EDITORIAL: The latest salvo to the country’s leadership urging them to tax the rich and provide subsidies only to those who need it was hurled by the Managing Director of the International Monetary Fund (IMF) Kristalina Georgieva during her interaction with German news agency Deutsche Welle.
In 2010, thirteen years ago, the then US Secretary of State, Hillary Clinton, went on record to state that “Pakistan cannot have a tax rate of 9 percent of GDP when land owners and all the other elites do not pay anything or pay so little it’s laughable, and then when there’s a problem everybody expects the United States and others to come in and help.”

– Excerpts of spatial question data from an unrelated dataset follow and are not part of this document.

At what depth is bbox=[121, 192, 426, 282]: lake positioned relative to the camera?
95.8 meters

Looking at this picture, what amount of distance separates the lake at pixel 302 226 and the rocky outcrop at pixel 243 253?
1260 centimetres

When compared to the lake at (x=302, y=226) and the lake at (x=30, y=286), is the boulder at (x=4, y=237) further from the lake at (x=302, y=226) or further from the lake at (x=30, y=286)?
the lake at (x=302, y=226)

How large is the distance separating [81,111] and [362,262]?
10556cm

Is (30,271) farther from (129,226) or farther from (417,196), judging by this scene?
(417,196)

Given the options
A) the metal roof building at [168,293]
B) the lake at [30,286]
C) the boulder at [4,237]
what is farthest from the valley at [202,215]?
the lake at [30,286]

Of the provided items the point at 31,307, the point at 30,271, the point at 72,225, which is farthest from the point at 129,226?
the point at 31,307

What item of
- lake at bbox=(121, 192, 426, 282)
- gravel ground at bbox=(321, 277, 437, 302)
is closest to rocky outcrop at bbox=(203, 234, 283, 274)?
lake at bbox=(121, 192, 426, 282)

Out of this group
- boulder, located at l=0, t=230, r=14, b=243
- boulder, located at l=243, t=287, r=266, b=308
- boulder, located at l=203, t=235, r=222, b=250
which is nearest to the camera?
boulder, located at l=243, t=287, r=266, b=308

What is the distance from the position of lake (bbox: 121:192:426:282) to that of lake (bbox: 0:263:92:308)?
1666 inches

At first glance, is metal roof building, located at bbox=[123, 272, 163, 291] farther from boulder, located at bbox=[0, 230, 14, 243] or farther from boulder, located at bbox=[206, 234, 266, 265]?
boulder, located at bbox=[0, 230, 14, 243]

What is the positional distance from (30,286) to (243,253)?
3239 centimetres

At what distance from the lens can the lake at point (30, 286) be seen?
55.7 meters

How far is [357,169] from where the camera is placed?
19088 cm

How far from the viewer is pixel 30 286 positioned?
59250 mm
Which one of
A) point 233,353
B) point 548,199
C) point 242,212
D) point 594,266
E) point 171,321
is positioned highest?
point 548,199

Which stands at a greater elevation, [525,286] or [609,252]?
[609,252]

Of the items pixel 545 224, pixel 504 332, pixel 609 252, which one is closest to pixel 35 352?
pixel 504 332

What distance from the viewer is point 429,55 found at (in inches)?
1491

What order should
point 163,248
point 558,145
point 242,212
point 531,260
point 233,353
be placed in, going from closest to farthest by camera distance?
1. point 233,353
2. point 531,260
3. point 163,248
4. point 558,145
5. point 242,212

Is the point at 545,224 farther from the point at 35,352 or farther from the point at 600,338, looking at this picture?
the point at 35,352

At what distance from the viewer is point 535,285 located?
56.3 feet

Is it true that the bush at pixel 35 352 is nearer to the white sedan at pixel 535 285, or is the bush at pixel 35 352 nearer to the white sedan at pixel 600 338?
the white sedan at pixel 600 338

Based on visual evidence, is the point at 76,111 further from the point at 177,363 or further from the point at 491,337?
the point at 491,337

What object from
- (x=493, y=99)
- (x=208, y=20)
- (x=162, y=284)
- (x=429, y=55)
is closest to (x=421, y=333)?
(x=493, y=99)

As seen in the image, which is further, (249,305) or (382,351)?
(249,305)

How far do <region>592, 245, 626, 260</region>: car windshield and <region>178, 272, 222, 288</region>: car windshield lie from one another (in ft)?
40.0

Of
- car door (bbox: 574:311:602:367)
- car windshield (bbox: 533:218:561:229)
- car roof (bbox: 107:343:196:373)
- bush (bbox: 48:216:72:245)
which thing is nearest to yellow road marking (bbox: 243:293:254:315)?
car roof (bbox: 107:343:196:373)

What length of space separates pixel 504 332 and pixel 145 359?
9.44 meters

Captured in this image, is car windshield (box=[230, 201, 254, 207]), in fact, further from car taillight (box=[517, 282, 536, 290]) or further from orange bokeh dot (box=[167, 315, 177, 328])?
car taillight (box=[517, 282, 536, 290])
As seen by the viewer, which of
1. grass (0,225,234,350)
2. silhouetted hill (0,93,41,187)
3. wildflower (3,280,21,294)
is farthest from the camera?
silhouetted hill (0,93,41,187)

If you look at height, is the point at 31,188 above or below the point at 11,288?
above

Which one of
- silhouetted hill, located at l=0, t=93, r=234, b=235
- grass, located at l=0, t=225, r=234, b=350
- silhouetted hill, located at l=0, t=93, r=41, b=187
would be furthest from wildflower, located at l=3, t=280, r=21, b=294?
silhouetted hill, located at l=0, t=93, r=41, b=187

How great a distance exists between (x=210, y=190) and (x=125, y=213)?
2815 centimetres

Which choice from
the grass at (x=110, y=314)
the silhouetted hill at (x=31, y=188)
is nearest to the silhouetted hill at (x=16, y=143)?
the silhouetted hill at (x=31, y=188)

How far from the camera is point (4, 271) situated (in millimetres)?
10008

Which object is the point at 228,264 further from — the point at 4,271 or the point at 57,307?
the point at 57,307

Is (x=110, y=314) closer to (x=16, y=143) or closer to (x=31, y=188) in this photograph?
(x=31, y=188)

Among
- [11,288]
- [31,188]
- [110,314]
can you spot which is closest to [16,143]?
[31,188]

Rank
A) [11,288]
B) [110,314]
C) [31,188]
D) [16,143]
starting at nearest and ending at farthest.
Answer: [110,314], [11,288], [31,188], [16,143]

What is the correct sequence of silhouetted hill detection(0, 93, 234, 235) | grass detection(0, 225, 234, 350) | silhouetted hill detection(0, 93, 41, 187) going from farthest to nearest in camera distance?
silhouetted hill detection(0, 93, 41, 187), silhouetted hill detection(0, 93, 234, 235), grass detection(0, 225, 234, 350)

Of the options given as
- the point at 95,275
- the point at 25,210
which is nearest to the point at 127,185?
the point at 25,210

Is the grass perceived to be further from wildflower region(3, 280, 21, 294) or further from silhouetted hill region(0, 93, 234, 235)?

The others, notably China, Saudi Arabia and the United Arab Emirates, have emerged as the country’s major lenders while reliance on external funding has continued unabated reflective of the psyche of all subsequent governments.
This is evident from the following data: total external debt was 55.9 billion dollars in 2010 as per the government publication Economic Survey 2011-12 and at present is 126 billion dollars, as per data uploaded on the State Bank of Pakistan website.
It is this profligacy (reflected by a steady rise in current as opposed to development expenditure that includes subsidies to the elite either out-rightly in terms of export subsidies or subsidies on utilities) coupled with a tax structure heavily reliant on indirect taxes (be it on utilities, fuel or other items, which as per data released by the Federal Board of Revenue (FBR) accounts for over 75 percent of all tax collections today) that may finally be the last straw before legitimate public discontent spills out on the streets.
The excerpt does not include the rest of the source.